Poco a poco nos quitamos la ropa. ¡Guau! Por primera vez tenía
a la
maestra que tanto había soñado y para mí solito. Ella
se recostó
sobre el sofá y abrió sus piernas, regalándome esa
hermosa vista de
todo su coñito húmedo.
Yo me agaché y, con mi lengua, empecé a jugar con su clítoris,
rodeado de un hermoso vello púbico. Luego penetré su vagina
con dos
dedos. Mi querida maestra se retorcía con suavidad. Ella me pedía
que le metiera los dedos hasta el fondo así que cumplí sus
órdenes.
Al rato, ella se corrió y yo saboreé sus jugos salados. Después,
me
recosté en el suelo y formamos un 69. Yo jugaba con sus labios
vaginales mientras ella mamaba mi polla de una manera profesional,
se la tragaba toda.
Yo sentía que me corría y ella lo notó así
que aceleró el ritmo. No
lo podía creer. Mi maestra se tragó hasta la última
gota de mi
leche; no dejó ni rastro. Al poco tiempo tuvo su segundo orgasmo.
Después me cabalgó como toda una jinete, mientras yo amasaba
sus
senos y mordisqueaba sus pezones. Ella gemía de dolor, ya que mi
polla es demasiado gruesa pero no le importaba; al contrario, lo
disfrutaba.
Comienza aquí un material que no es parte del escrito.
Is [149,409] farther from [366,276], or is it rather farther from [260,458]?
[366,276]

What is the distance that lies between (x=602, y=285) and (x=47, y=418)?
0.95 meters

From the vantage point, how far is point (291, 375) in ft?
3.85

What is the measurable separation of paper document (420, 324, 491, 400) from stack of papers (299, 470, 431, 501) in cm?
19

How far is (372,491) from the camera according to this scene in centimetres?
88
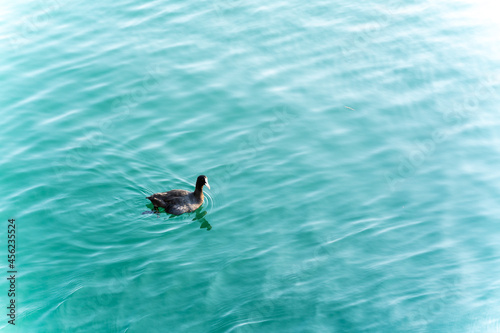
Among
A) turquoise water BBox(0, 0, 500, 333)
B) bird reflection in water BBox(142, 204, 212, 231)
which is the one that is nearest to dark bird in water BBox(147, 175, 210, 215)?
bird reflection in water BBox(142, 204, 212, 231)

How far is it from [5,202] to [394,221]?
10.2 m

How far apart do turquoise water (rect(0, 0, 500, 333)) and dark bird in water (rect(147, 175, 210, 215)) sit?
1.06 ft

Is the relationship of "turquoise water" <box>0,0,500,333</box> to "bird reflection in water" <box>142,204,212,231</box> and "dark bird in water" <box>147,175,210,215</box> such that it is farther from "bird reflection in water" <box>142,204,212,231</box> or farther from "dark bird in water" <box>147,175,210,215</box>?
"dark bird in water" <box>147,175,210,215</box>

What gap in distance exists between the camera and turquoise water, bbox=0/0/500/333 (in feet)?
38.1

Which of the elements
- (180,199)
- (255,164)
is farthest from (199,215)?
(255,164)

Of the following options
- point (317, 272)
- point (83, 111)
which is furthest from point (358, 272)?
point (83, 111)

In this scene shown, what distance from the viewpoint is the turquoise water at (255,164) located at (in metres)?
11.6

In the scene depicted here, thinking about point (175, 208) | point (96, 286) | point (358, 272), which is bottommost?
point (358, 272)

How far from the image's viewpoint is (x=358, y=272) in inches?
482

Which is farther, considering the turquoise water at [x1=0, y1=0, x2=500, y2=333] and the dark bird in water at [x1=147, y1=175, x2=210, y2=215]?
the dark bird in water at [x1=147, y1=175, x2=210, y2=215]

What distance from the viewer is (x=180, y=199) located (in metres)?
13.6

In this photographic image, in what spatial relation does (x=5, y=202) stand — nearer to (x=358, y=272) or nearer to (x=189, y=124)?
(x=189, y=124)

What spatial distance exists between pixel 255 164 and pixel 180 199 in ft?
9.31

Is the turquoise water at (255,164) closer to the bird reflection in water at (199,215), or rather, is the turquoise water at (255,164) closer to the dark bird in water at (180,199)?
the bird reflection in water at (199,215)
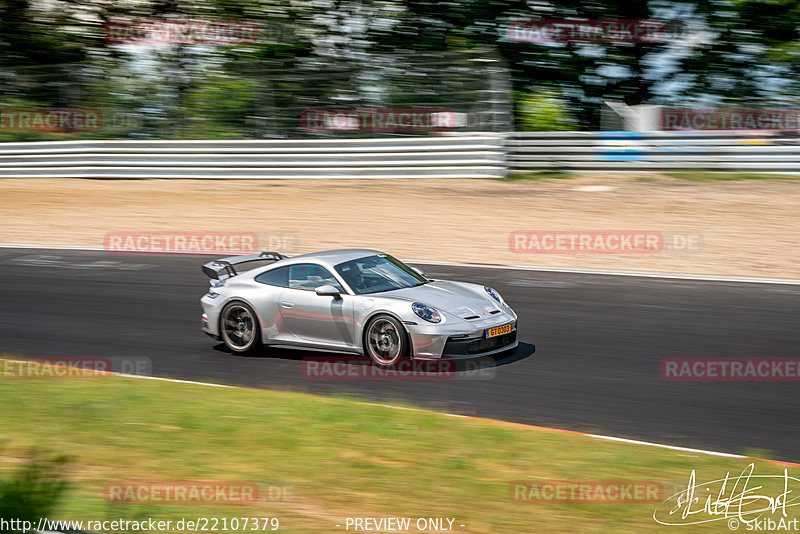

En esa posición tuvimos un orgasmo al mismo tiempo.
Más tarde se puso a cuatro patas y me pidió que la enculara,
ya que
su marido nunca se la había metido por ese hermoso culito que tiene.
Al principio me dolió un poco porque lo tenía muy cerrado,
así que
se la fui metiendo poco a poco. Cuando sentí lubricado su culo,
empecé a embestirla con fuerza mientras que con mi dedo índice
penetraba su vagina llena de mi leche. Ahí tuvo otro orgasmo.
Eran casi las tres de la mañana. Estábamos agotados después
de
tantos orgasmos así que nos duchamos y ella se quedó dormida.
Yo aún
estaba cansado por lo que decidí dormir un poco, pero antes la volví
a penetrar y me dormí con la polla dentro de su vagina.
Desde entonces me habla una vez por semana. Cuando su marido no
está, nuestras cogidas siempre terminan después de medianoche.